Как в воду глядел Володя, ошибся только в сроках. Понадобился не год, как он предполагал, а целых пять лет, чтобы на его могиле на Ваганьковском появился памятник. О памятнике Высоцкому шли долгие споры, соперничали партии и группы. Отголосок споров донесся и до меня. Марина Влади и согласные с ней друзья Володи предлагали установить большой камень, чуть ли не осколок тунгусского метеорита привезти из Сибири. И имя. Но победила другая, семейная, кажется, точка зрения.
В тот день я свободно прошел через толпу, стоящую уже внутри кладбища. Милиционеры мне козырнули и вежливо пропустили нас с Татой на огороженное пространство. Вдоль штанкет стояли люди, которых было не больше, чем в обычные дни. Первый взгляд на памятник: что-то золотое стоит над могилой. Первое чувство — ощущение медного дешевого цвета. Золотой памятник — фигура Высоцкого пытается вырваться, освободиться от пут бронзовой ткани. Нимб за головой. В нимбе отражается затылок. Нет, это только нечто вроде нимба — гитара. За его головой — тыльной стороной. От грифа гитары — лошадиная морда. «Что за кони мне попались?» Есть в этом памятнике какая-то литературная безвкусица. Лицо совершенно не его. Ощущение, что над верхней губой усы. Хотя он и носил когда-то усы, на памятнике они ни к чему. Но главное — памятник, безусловно, вызовет «нужную» реакцию. И как доказательство — слышу голос космонавта Гречко:
— Я думал, что этот памятник не разрешат. Смотри-ка, стоит. Здорово!

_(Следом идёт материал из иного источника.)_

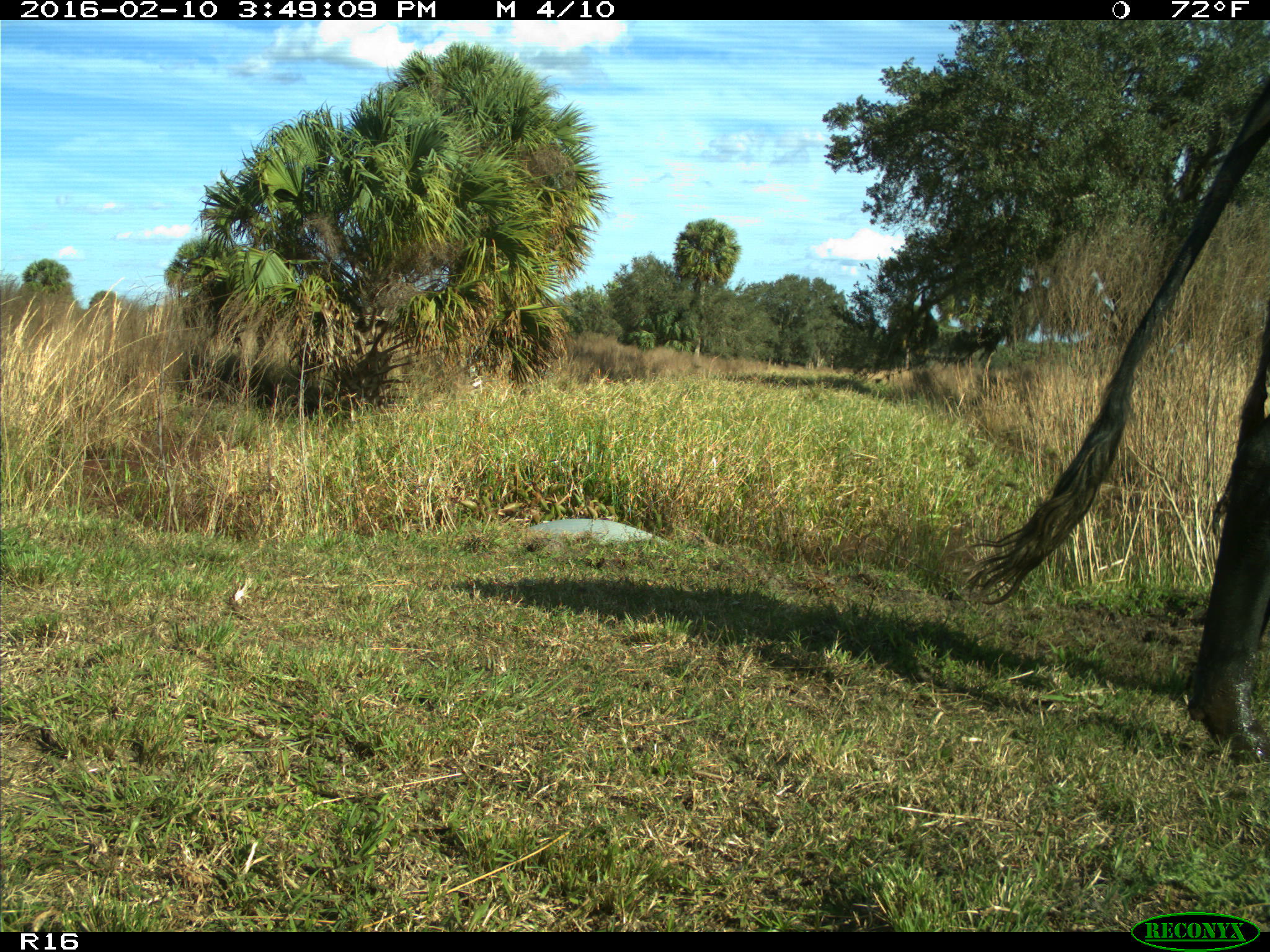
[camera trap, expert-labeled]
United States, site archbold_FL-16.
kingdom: Animalia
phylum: Chordata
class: Mammalia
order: Artiodactyla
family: Bovidae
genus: Bos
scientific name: Bos taurus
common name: domestic cow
Bos taurus (domestic cow).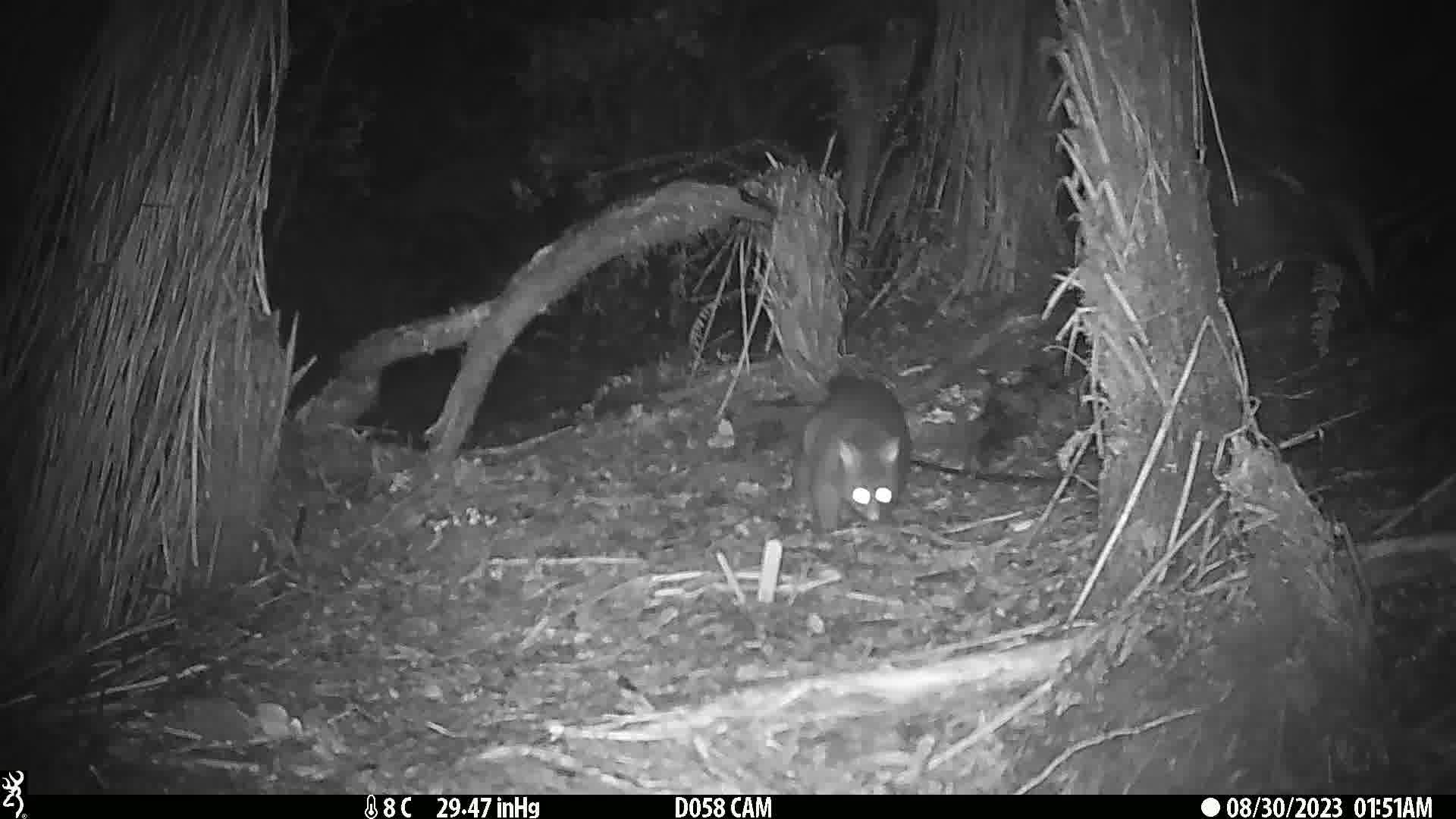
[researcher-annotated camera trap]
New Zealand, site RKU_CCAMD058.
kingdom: Animalia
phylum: Chordata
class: Mammalia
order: Diprotodontia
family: Phalangeridae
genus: Trichosurus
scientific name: Trichosurus vulpecula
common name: common brushtail possum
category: possum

— Ничего, со временем потемнеет, будет лучше, — вздохнула Алла Демидова.
Круг замкнулся. За пять с лишним лет до этого я стоял на том же месте тоже рядом с Аллой. Был день похорон. Подойти к могиле было невозможно. Рядом с нами в полосатом пиджаке стоял Олег Даль.
Алла припомнила и рассказала мужу:
— Знаешь, когда застучали молотки, Миша сказал — мы же ничего не могли видеть и почти ничего не слышали: «Ну вот, застучали». А Олег сказал: «Интересно, кто следующий?»
Я не стал спорить, но помню, что ничего такого Олег тогда не сказал. Просто стоял бесслезный и смотрел. Просто мы все тогда об этом подумали.
В тот солнечный июльский день 1980 года я видел Олега Даля в последний раз. Он стоял слева от меня в коричневом летнем пиджаке в белую полоску, трезвый, сосредоточенный, внешне спокойный. Молчал и смотрел туда, откуда доносился стук молотков. Поморщился, словно от мелкой неприятности. Подошла Галя Волчек, прошептала: «Может, хоть это на него произведет впечатление?» Это она о Дале. Я машинально ответил что-то вроде: «Хотелось бы». Но тогда мне, как и всем, было не до Олега. Заканчивался последний акт другой драмы. Оставалось только закрыть занавес и разойтись по домам.
Незадолго до конца его тридцатидевятилетней жизни на встрече со зрителями Далю пришла записка: «Олег Иванович, у вас есть друзья? Кто они?» — «Друзей у меня нет, — отвечал Олег. — Они у меня были. Влад Дворжецкий, Володя Высоцкий… — потом помолчал, глядя внутрь себя по своей обычной манере последних лет, и добавил: — Я чувствую, что они меня ждут…»
Когда очевидец рассказывал мне эту жуткую историю, я не удивился. Дело шло к тому. Безвкусная, кощунственная фраза была сказана без тени рисовки и абсолютно искренне. Прошло несколько месяцев, и Даля не стало…
У поэта Арсения Тарковского есть строчки:
Что говорить: произнесенное вслух слово — вещь не пустая.